### STATED GOAL
Please count the lines in the material below that contain the string "roof", and reply with only that number.

### DATA TO USE
****************
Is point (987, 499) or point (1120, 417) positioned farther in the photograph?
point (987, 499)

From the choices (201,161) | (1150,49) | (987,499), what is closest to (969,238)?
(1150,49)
****************
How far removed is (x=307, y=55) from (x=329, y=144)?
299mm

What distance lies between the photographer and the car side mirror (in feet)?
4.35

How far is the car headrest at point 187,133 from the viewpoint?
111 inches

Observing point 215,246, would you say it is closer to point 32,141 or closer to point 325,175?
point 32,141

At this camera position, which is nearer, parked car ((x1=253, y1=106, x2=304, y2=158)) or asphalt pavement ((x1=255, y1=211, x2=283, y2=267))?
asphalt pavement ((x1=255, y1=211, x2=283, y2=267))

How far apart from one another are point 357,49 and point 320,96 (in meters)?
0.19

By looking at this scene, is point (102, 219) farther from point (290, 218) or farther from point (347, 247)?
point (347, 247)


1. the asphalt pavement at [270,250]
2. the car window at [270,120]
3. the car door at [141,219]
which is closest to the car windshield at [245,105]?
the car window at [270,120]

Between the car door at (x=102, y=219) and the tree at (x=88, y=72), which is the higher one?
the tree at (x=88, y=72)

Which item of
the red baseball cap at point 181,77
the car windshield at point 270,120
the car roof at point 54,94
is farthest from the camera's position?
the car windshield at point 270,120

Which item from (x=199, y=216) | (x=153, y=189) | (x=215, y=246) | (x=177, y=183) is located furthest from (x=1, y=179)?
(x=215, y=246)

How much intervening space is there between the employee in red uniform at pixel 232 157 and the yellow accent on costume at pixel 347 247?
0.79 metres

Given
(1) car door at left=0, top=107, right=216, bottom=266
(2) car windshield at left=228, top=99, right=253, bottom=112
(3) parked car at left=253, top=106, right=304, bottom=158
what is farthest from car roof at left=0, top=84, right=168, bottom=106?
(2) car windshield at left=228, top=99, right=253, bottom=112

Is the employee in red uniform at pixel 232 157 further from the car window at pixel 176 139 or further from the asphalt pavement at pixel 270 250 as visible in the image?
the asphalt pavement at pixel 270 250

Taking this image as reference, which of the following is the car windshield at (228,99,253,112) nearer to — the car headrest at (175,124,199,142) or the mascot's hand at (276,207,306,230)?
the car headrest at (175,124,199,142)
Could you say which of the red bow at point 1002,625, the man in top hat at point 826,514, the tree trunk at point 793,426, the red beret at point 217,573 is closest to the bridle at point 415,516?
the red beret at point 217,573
****************
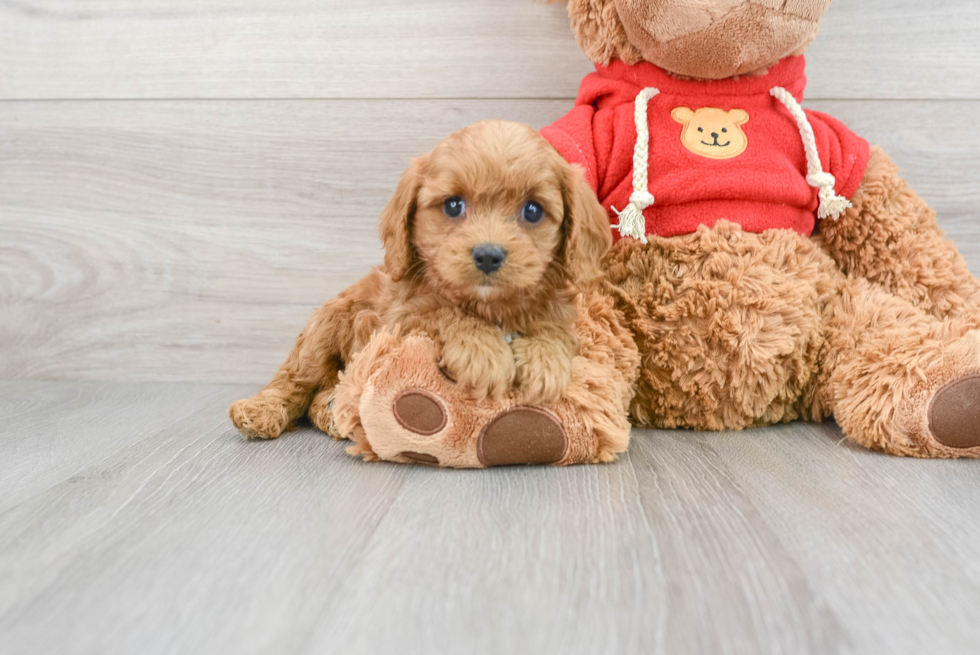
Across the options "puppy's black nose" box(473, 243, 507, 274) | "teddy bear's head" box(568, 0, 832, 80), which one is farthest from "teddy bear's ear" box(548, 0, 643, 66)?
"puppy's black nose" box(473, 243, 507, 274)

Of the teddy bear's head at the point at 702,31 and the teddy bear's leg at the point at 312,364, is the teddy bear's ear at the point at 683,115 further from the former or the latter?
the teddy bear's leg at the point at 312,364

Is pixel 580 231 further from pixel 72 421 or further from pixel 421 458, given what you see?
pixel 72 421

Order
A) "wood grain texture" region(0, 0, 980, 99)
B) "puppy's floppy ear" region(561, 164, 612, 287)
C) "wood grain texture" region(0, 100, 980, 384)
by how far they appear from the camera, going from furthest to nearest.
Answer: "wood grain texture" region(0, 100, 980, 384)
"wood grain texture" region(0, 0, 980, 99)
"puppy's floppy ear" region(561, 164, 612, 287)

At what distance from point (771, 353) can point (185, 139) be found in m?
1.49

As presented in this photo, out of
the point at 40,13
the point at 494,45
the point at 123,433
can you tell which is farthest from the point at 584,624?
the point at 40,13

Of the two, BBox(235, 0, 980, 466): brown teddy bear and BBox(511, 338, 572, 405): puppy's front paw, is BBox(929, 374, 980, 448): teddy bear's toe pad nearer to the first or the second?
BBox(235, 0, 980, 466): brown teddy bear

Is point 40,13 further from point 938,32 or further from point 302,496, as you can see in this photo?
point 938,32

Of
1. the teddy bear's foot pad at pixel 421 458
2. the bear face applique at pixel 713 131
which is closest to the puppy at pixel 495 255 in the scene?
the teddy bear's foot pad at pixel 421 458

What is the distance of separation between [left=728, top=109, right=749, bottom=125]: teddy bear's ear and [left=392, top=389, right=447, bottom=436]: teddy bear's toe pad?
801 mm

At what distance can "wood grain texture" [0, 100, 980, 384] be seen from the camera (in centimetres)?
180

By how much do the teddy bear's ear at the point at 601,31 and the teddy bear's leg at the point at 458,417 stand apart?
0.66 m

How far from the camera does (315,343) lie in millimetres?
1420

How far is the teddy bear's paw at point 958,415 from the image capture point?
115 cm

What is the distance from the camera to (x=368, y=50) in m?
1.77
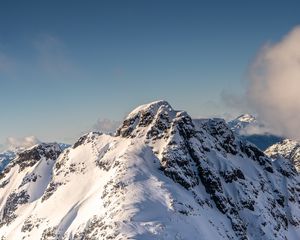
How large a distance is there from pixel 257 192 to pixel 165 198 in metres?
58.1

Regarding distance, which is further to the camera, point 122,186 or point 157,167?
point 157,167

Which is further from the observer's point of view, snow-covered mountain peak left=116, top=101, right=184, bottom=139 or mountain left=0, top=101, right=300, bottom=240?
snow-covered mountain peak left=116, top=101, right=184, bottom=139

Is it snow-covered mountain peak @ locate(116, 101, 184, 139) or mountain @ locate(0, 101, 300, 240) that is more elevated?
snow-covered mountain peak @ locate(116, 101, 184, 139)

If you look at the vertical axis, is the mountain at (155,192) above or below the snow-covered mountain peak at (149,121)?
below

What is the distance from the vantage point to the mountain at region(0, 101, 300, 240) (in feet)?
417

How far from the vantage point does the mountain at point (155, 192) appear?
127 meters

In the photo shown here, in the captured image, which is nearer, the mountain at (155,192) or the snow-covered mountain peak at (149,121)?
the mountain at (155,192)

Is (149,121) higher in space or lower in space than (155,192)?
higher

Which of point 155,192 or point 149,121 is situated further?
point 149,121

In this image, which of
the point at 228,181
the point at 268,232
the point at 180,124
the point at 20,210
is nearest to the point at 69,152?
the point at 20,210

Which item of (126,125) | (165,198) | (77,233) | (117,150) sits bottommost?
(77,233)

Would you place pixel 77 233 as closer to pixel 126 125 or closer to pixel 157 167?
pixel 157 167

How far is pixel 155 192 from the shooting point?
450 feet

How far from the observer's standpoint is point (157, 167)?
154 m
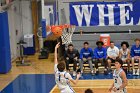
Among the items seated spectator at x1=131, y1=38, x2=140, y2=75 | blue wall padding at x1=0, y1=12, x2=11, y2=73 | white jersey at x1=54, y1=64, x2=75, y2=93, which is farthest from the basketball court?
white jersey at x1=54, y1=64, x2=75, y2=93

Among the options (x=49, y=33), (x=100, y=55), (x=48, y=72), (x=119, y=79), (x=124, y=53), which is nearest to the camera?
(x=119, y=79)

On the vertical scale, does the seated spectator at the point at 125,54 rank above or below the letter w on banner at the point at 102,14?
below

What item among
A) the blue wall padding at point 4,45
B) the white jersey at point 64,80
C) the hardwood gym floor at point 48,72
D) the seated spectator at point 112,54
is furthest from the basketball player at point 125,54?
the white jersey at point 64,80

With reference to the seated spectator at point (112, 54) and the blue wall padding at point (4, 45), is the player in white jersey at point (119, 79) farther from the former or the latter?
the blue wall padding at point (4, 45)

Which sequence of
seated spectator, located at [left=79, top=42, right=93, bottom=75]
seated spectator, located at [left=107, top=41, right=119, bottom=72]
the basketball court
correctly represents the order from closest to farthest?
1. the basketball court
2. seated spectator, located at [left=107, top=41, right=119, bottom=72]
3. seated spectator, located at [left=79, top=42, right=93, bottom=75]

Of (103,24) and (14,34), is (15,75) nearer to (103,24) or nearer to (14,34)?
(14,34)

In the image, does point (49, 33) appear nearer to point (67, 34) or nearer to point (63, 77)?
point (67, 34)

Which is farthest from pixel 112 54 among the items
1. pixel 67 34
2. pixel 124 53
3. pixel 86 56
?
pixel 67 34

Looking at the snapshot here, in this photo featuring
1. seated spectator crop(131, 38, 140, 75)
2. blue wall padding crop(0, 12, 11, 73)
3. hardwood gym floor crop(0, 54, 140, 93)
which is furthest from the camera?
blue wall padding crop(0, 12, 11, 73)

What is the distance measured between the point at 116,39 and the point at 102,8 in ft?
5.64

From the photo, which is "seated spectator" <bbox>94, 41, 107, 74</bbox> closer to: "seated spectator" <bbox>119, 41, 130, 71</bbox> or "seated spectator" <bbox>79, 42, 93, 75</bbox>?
****************
### RIGHT ANSWER
2